*EXERCISE PROMPT*
Convert the rows below into a Markdown table with two columns, "No." and "Text," giving each line its own number and omitting blank lines.

[Scene-based spatial questions]
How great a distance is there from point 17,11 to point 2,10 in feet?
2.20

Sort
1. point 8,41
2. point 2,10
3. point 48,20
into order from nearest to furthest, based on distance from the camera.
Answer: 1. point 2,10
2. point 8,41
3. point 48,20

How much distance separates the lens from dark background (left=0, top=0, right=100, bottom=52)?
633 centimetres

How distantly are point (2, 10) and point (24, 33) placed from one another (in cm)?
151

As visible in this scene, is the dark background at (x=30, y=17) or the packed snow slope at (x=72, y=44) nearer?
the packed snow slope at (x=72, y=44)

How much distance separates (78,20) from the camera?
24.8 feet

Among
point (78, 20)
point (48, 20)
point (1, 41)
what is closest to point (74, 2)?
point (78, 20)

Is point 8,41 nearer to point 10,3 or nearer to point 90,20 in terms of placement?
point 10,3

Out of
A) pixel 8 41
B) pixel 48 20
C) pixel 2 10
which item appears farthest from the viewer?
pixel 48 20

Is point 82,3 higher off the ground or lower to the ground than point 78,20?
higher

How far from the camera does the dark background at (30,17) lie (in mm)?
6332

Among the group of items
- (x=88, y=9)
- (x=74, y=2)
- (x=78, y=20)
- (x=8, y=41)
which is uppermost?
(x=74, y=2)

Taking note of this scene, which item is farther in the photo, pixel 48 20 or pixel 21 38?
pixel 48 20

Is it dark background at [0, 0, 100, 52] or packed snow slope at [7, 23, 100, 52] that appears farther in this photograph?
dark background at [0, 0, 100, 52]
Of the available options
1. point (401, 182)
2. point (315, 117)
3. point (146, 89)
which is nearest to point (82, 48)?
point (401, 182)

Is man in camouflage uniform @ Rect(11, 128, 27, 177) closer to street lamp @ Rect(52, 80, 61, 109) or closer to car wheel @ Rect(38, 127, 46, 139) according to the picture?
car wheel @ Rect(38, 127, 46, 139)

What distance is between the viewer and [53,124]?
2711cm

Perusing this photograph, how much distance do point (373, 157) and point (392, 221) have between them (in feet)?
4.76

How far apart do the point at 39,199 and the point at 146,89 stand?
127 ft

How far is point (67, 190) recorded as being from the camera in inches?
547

*SOLUTION*
| No. | Text |
|---|---|
| 1 | How great a distance is there from point 17,11 to point 2,10 in feet? |
| 2 | 2.20 |
| 3 | Sort |
| 4 | 1. point 8,41 |
| 5 | 2. point 2,10 |
| 6 | 3. point 48,20 |
| 7 | into order from nearest to furthest, based on distance from the camera. |
| 8 | Answer: 1. point 2,10 |
| 9 | 2. point 8,41 |
| 10 | 3. point 48,20 |
| 11 | How much distance separates the lens from dark background (left=0, top=0, right=100, bottom=52)? |
| 12 | 633 centimetres |
| 13 | How distantly are point (2, 10) and point (24, 33) placed from one another (in cm)? |
| 14 | 151 |
| 15 | As visible in this scene, is the dark background at (x=30, y=17) or the packed snow slope at (x=72, y=44) nearer? |
| 16 | the packed snow slope at (x=72, y=44) |
| 17 | How much distance separates (78,20) from the camera? |
| 18 | 24.8 feet |
| 19 | Among |
| 20 | point (78, 20) |
| 21 | point (48, 20) |
| 22 | point (1, 41) |
| 23 | what is closest to point (74, 2)? |
| 24 | point (78, 20) |
| 25 | Is point 8,41 nearer to point 10,3 or nearer to point 90,20 in terms of placement? |
| 26 | point 10,3 |
| 27 | Out of |
| 28 | A) pixel 8 41 |
| 29 | B) pixel 48 20 |
| 30 | C) pixel 2 10 |
| 31 | which item appears farthest from the viewer? |
| 32 | pixel 48 20 |
| 33 | Is point 82,3 higher off the ground or lower to the ground than point 78,20? |
| 34 | higher |
| 35 | How far from the camera does the dark background at (30,17) lie (in mm)? |
| 36 | 6332 |
| 37 | Among the group of items |
| 38 | - (x=88, y=9) |
| 39 | - (x=74, y=2) |
| 40 | - (x=78, y=20) |
| 41 | - (x=8, y=41) |
| 42 | which is uppermost? |
| 43 | (x=74, y=2) |
| 44 | Taking note of this scene, which item is farther in the photo, pixel 48 20 or pixel 21 38? |
| 45 | pixel 48 20 |
| 46 | Is it dark background at [0, 0, 100, 52] or packed snow slope at [7, 23, 100, 52] that appears farther in this photograph? |
| 47 | dark background at [0, 0, 100, 52] |
| 48 | Of the available options |
| 49 | 1. point (401, 182) |
| 50 | 2. point (315, 117) |
| 51 | 3. point (146, 89) |
| 52 | which is nearest to point (82, 48)? |
| 53 | point (401, 182) |
| 54 | Is man in camouflage uniform @ Rect(11, 128, 27, 177) closer to street lamp @ Rect(52, 80, 61, 109) or closer to car wheel @ Rect(38, 127, 46, 139) according to the picture? |
| 55 | car wheel @ Rect(38, 127, 46, 139) |
| 56 | What distance is between the viewer and [53,124]? |
| 57 | 2711cm |
| 58 | Perusing this photograph, how much distance do point (373, 157) and point (392, 221) have between them (in feet)? |
| 59 | 4.76 |
| 60 | How far apart do the point at 39,199 and the point at 146,89 stand? |
| 61 | 127 ft |
| 62 | How far is point (67, 190) recorded as being from the camera in inches? |
| 63 | 547 |